[[ TASK MATERIAL open ]]

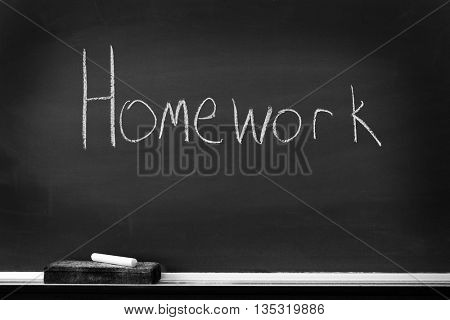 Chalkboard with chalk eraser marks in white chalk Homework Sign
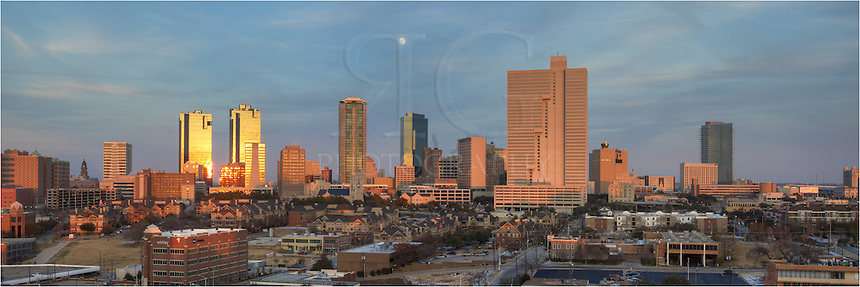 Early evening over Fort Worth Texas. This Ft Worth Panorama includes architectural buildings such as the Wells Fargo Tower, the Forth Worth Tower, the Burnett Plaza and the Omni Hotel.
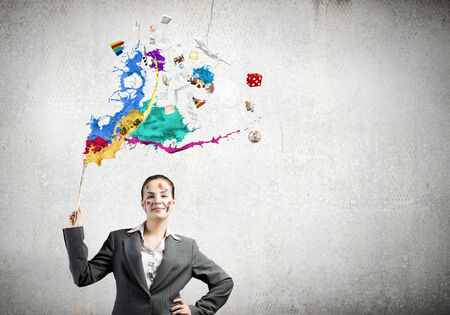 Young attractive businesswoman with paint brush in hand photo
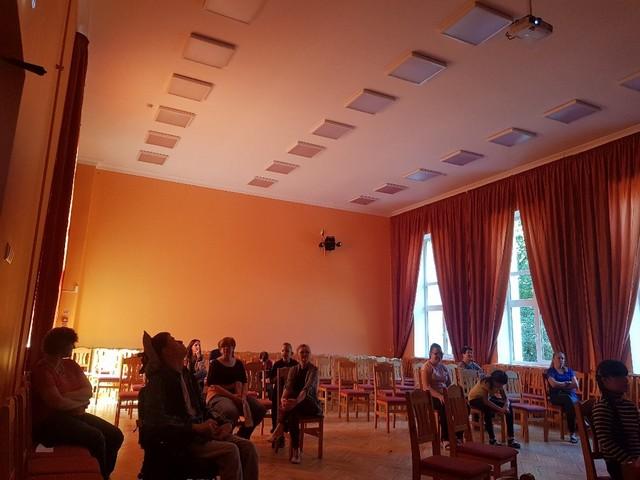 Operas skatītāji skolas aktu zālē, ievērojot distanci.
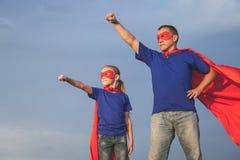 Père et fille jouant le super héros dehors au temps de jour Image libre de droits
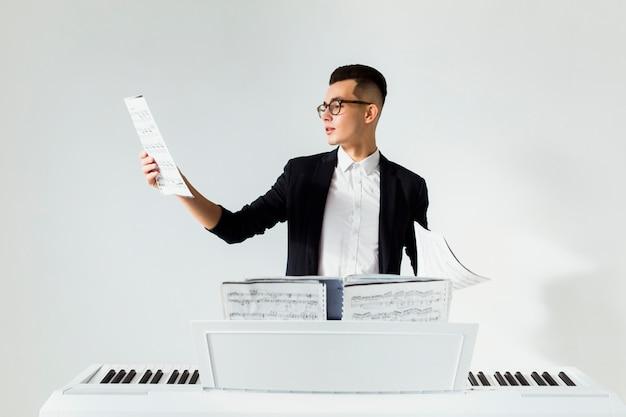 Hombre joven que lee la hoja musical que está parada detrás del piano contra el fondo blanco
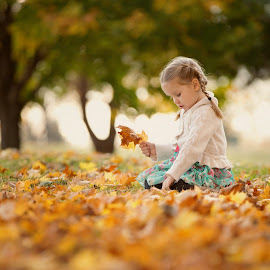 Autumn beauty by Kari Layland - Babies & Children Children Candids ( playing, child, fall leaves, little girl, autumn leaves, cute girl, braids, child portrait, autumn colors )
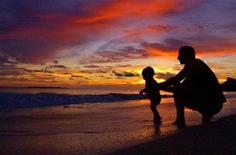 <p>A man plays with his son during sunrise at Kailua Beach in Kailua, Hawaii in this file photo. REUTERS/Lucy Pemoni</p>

[[ TASK MATERIAL closed ]]
[[ TASK MATERIAL open ]]

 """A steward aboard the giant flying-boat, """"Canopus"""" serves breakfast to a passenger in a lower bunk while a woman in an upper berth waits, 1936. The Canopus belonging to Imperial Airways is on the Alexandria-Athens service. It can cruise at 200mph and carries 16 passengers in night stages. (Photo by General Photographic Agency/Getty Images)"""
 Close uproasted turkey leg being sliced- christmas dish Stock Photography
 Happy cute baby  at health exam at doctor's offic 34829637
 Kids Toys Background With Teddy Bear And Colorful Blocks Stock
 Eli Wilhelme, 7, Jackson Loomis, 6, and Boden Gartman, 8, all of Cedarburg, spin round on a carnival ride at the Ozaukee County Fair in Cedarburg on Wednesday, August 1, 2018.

[[ TASK MATERIAL closed ]]

From the material above, reproduce only what runs from the line holding "Hombre joven que" down to the line holding "Autumn beauty by", both included, pictures excluded.

 Hombre joven que lee la hoja musical que está parada detrás del piano contra el fondo blanco
 Autumn beauty by Kari Layland - Babies & Children Children Candids ( playing, child, fall leaves, little girl, autumn leaves, cute girl, braids, child portrait, autumn colors )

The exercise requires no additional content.